Uncovering the Principles Behind RNA Folding
Do you know RNA folding plays a very crucial role in controlling the gene expression? But how do these folding takes place? Is there any particular predefined format or it occurs randomly? Recently, a Northwestern Engineering research team has uncovered the principles behind RNA folding. The findings showed RNA molecules work as ‘biosensors’ in order to examine and react to various changes in the surroundings by guiding the gene expression. The study is a breakthrough as it can transform the way RNA specific therapeutics was working till now and can even pave the path for new synthetic biology tools to analyze the presence of toxic substances in the environment.
Unfolding the folds
We all know that RNA plays a significant role in storing and transferring genetic information in an organism, while also performing other pivotal functions important to biological systems such as proteins. However, at the centre of its function is the ability to form unique and intricate folding structures that determine the various subsequent activities at the genetic level.
Scientists used next-generation sequencing technology to image the different shapes of the RNA folds. They then analyzed the similarities in the folding patterns and tendencies among the different families of RNA molecules. The findings suggested that certain families of RNA molecules show a similar pattern of folding, and are called riboswitches. Riboswitches are considered to play a role in controlling the gene expression by binding to a molecule, changing its conformation/shape.
“These riboswitches have evolved to fold into very specific shapes so they can recognize other compounds, change their shape when they bind to them, and ultimately induce a change in gene expression,” said Lucks, associate chair and professor of chemical and biological engineering at the McCormick School of Engineering. “There’s been little studied about how exactly they can fold and adjust those shapes, especially since they do so before the RNAs are fully made. We learned that there is an evolutionary pressure on RNAs to not only fold into the final structure, but to have a pathway to do so similarly and efficiently.” – said Lucks, associate chair and professor of chemical and biological engineering at the McCormick School of Engineering.
Understanding the folds
Earlier, the researchers have used high-resolution systems to analyze how a riboswitch recognizes fluoride ion. In one of his earlier published papers (in Nature Chemical Biology), he used the same system to sense ZTP. It is a natural cellular alarmone which is known to function as an “alarm trigger” in the cells.
The findings showed that though there were significant differences among the riboswitches in terms of function, structure and respective target compounds, they followed the same folding pathway. The researchers then used the next-generation sequencing technique to find the similarities in the folding tendencies of these riboswitches.
“Once RNAs are made, they immediately fold into a shape that recognizes the molecule. If the molecule is there, the shape locks in and preserves the structure,” Lucks said. “If the molecule isn’t present, the RNA unravels itself. We found that happened in both instances.
“Whether you’re trying to make an origami crane or frog, the first several steps are pretty much the same,” he added. “While these RNAs look different, they’re amazingly similar when you break them down into their sequence of folding instructions. Finding links to these common features lays the groundwork for coding these principles as design elements for when we want to harness them for our own uses.”
Unfolding the future path
The understanding of the RNA folding mechanism is a breakthrough and it can have significant future applications, from developing potent drug delivery strategies to targeted disease treatments. Though there have been many treatments for diseases caused by misfolded proteins like Alzheimers and Parkinsons, researchers believe that these findings can help treating diseases at RNA level. This may include diseases like spinal muscular atrophy caused due to mis-splicing of the SMN gene.

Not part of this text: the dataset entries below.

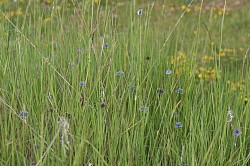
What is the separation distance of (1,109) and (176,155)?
0.89m

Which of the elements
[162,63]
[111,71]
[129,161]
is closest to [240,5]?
[162,63]

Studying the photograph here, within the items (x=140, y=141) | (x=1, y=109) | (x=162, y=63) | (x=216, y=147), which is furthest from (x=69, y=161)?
(x=162, y=63)

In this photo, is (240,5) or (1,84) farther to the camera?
(240,5)

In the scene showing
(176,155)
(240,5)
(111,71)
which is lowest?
(176,155)

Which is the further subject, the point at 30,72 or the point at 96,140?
the point at 30,72

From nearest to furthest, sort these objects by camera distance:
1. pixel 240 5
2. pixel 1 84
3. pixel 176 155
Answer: pixel 176 155 → pixel 1 84 → pixel 240 5

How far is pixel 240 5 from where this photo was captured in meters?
7.59

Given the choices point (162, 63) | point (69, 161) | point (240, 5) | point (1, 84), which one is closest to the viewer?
point (69, 161)

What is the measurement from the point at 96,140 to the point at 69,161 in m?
0.17

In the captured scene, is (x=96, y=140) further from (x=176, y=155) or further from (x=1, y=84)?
(x=1, y=84)

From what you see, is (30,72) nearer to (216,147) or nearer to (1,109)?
(1,109)

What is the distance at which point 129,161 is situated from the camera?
6.82ft

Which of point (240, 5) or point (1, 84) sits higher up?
point (240, 5)

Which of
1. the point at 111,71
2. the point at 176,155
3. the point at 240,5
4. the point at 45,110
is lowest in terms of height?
the point at 176,155
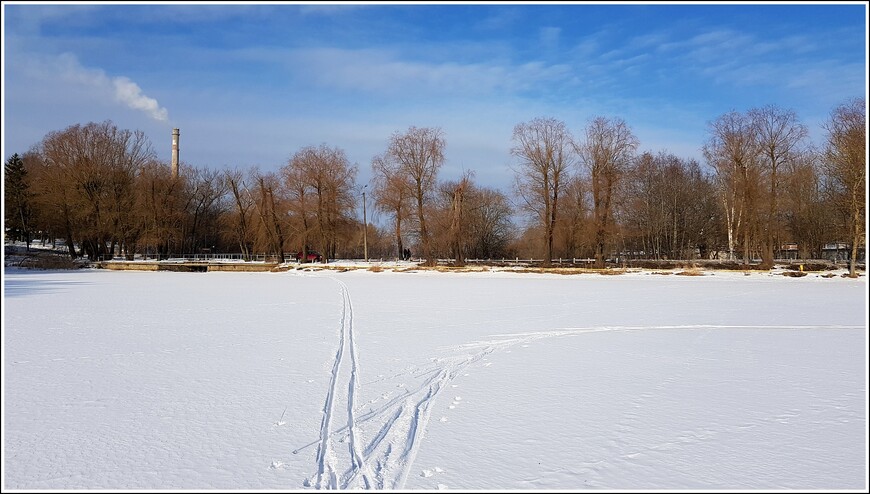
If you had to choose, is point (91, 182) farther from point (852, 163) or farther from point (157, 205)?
point (852, 163)

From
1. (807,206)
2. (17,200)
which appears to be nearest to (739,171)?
(807,206)

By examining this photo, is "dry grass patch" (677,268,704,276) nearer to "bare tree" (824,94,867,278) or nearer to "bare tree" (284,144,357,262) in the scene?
"bare tree" (824,94,867,278)

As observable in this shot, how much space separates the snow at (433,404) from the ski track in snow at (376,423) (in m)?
0.03

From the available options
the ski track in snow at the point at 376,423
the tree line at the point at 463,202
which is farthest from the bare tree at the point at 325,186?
the ski track in snow at the point at 376,423

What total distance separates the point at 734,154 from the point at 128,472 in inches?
1845

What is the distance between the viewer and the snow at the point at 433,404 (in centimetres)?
495

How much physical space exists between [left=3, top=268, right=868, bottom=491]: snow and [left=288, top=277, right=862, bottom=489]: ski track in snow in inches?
1.2

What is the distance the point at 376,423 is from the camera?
20.4 feet

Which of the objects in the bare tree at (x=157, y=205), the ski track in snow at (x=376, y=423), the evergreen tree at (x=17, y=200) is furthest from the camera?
the bare tree at (x=157, y=205)

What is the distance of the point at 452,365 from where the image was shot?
9359mm

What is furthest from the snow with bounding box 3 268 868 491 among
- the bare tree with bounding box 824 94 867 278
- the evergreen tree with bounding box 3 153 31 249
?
the evergreen tree with bounding box 3 153 31 249

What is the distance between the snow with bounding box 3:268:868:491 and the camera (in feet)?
16.3

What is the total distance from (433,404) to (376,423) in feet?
3.28

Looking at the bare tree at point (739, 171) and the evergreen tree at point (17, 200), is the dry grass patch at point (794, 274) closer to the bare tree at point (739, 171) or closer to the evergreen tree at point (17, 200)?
the bare tree at point (739, 171)
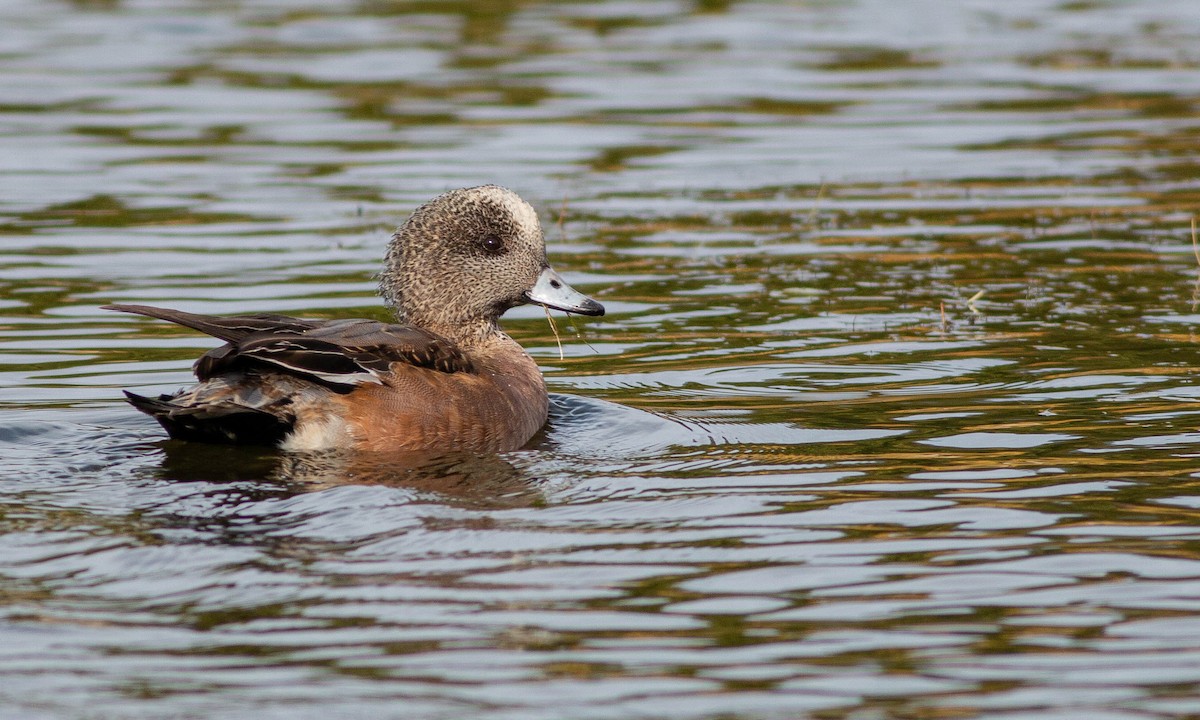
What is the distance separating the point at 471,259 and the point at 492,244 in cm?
11

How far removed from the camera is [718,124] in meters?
15.6

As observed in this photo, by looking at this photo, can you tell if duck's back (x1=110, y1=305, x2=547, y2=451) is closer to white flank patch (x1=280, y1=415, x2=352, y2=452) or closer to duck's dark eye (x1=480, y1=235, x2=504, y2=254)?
white flank patch (x1=280, y1=415, x2=352, y2=452)

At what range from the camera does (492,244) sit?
A: 26.2 feet

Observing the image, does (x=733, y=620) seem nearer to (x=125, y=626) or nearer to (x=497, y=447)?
(x=125, y=626)

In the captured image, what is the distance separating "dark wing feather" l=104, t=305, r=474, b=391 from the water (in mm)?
342

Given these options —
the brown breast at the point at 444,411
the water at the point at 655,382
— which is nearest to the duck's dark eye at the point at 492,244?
the brown breast at the point at 444,411

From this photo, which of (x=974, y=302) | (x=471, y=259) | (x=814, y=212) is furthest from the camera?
(x=814, y=212)

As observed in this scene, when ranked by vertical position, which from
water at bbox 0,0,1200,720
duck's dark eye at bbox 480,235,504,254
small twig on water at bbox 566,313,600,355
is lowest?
small twig on water at bbox 566,313,600,355

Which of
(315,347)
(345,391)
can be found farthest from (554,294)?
(315,347)

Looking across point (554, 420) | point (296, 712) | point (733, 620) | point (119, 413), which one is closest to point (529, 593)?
point (733, 620)

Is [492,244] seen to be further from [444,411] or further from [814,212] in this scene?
[814,212]

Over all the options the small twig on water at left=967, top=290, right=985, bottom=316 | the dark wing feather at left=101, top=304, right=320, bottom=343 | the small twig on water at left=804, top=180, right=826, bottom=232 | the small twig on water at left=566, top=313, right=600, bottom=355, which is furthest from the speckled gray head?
the small twig on water at left=804, top=180, right=826, bottom=232

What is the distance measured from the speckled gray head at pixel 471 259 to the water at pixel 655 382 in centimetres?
54

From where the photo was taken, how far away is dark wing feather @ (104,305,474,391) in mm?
6668
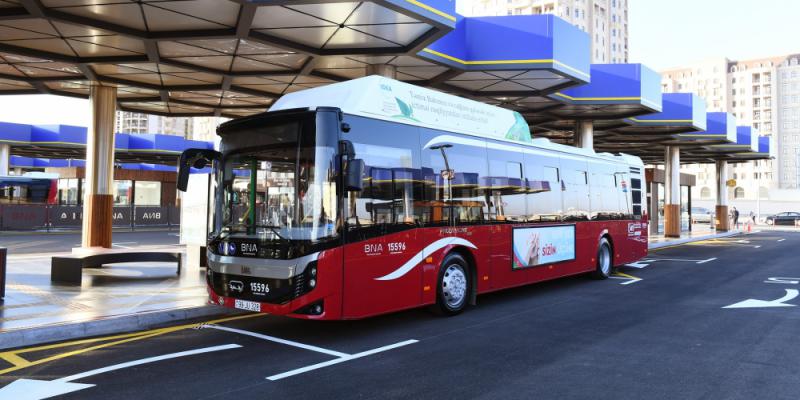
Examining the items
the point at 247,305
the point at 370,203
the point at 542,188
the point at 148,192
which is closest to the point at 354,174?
the point at 370,203

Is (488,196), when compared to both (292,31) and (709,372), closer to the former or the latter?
(709,372)

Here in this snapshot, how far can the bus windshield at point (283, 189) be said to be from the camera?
688cm

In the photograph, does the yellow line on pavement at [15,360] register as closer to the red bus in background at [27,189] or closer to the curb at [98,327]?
the curb at [98,327]

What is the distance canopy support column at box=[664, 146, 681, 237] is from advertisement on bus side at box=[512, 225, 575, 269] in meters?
22.6

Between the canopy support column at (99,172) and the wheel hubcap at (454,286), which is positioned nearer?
the wheel hubcap at (454,286)

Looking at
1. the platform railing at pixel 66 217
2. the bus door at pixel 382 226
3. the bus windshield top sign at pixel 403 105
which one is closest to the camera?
the bus door at pixel 382 226

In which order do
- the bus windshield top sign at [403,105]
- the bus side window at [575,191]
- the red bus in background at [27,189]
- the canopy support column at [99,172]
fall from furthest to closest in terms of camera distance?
the red bus in background at [27,189], the canopy support column at [99,172], the bus side window at [575,191], the bus windshield top sign at [403,105]

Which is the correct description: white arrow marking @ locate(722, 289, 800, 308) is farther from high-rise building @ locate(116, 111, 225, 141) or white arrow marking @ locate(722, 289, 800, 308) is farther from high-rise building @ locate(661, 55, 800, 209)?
high-rise building @ locate(116, 111, 225, 141)

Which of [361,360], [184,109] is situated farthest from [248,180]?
[184,109]

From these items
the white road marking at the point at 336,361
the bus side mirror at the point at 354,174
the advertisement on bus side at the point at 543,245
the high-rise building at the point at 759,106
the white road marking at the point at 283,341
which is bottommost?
the white road marking at the point at 283,341

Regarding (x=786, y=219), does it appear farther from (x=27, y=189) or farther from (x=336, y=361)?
(x=27, y=189)

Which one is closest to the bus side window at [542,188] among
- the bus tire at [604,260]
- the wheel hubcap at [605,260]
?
the bus tire at [604,260]

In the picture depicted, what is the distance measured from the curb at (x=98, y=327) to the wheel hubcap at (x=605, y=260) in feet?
30.0

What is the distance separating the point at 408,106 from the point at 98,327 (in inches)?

“You may not only want to target the final structure of an RNA molecule, because they all fold in some sort of structure, but also the folding process to get into that structure,” Lucks said.
The study also encompasses an optimistic step in utilizing the properties of RNA as an effective natural biosensor. Working with Northwestern’s Center for Synthetic Biology and Center for Water Research, Lucks and his lab are pursuing how riboswitches could be used within low-cost synthetic biology platforms to detect toxins in the environment, impacting areas like crop health and water quality.
“As we learn more about the architecture behind how RNAs work, we’ll seek to understand how to make them work better,” Lucks said. “Nature may have evolved to make them do one thing, but we want them to work for us faster or more sensitively. We’re still learning how to do that, but we’re nearing that level of detail where we can truly design around these principles.”